Dr Freedhoff is also the author on my of my favourite blogs, Weighty Matters. He's an Ottawa physician who now specialises in weight loss, and was -for full wow! factor- one of the people behind Disney quickly dismantling their cruel-to-fat-kids Habit Heroes or whatever it was called exhibit.
This is perhaps the best book about dieting that I have ever read. Period.
To start with, it isn't a diet book. Most of those are, essentially, gimmicks. Don't eat after 8pm. No carbs! No grains! No fat! No fruit! Only fruit! No foods with the letter E! Subway three meals a day! Cabbage soup before every meal! All of those, each and every one of them, is a way to trick you into, in fact, reducing calories. Period. This is no magic there. Which is why these books sell and work, at least for a short time.
So. Not two-week-diet-plan at the end of the book. Oh there are some recipes, but they feel there just because, there is no OMG, these are the very best recipes that will help you...
What Dr Freedhoff did, in this book, is identify problems, and give solutions, and helps everyone find their own path as a dieter.
There is SO much in this book, and I'm going to only highlight the two things that I found the most helpful.
Dr Freedhoff is aware that some of us are what he calls survivors of "traumatic dieting". We're the ones who've tried and failed, tried to be perfect, and failed, whose self-esteem, if it were a geologic era, would be somewhere around the Cretaceous. His "solution"? A 10 day reset of expectations at the start of a diet.
Oh, for most of us, it would take more than 10 days, which is probably the only gimmick in the book. To do this right will take longer, because it is not just the planning of meals and trips to the supermarket, but the emotional breaking down of years of a crappy relationship with food, our bodies, and dieting. The tools are there.

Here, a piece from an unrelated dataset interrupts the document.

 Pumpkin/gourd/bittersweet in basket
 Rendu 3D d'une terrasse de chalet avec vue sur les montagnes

This "10" days reset, btw, will work no matter what brand of weird diet you want to choose for weight loss, from Weight Watchers to South Beach. In his comments, btw, about "resetting" the Weight Watchers diet, he made something very clear to me, that I hadn't seen before about WW and my behaviour on the diet, and I'm slowly trying to correct that. Anyhow.
In a nutshell, the reset can be viewed as a recovery program, a way for those of us with multiple failures in our past, to break away from some of them, and perhaps to move on. Again, I've rarely felt this positive about a book that speaks of weight loss.

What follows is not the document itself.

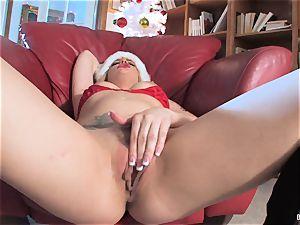Bailey Blue is Santa's nasty lil' hel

The second thing that was good to read.. This is something that I've been trying to articulate over the years, to people online and at my Weight Watchers meetings but Dr Freedhoff has gone further and been more clear than I could ever dream of being.
That human beings rejoice in food. We celebrate with food, we share food, we enjoy it. And that any program that does not allow for that intimate participation in a fundamental part of human culture is bound to fail long term. That doesn't mean we have to eat out lavishly every night, but that celebrating with food is normal, and should not be viewed as obscene and disgusting, as it often is in the ascetic culture of rapid diets (which I'm part of at times!). To me, this mind shift is fundamental, because it acknowledges the shared humanity of fat AND thin people. Despite the mantra in many diet-places, eat like a thin person eats! does not translate to never celebrate your birthday, because thin people never do.

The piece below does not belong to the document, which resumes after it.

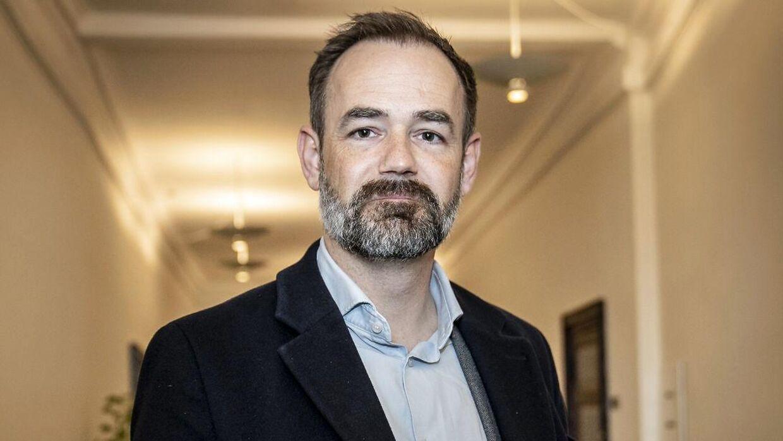 Borgmester Jacob Bundsgaard har sat det som et krav for at forhandle med om budgettet for Aarhus Kommune, at byrådets partier underskriver en aftale om at støtte forliget.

Those two things I was going to high light? Never mind, I'm moving on to a third, though I suppose it's part of the first in some ways.
The goal for weight loss, he says, is to eat as little as you can while still being happy with your life.
And that, my friends, is a fucking dramatic departure from every other book on dieting I have ever read. Happy. With. Your. Life. Dear god, that is NEVER mentioned elsewhere. You're fat, you're supposed to suffer every day, in order to hopefully attain thinness. If you can't suffer long term, it's because of your lack of willpower. And that breeds self contempt. That cycle is what Dr Freedhoff is giving the tools to help us break.
Happy with your life. Be at a weight where you can be happy, that you can happily maintain.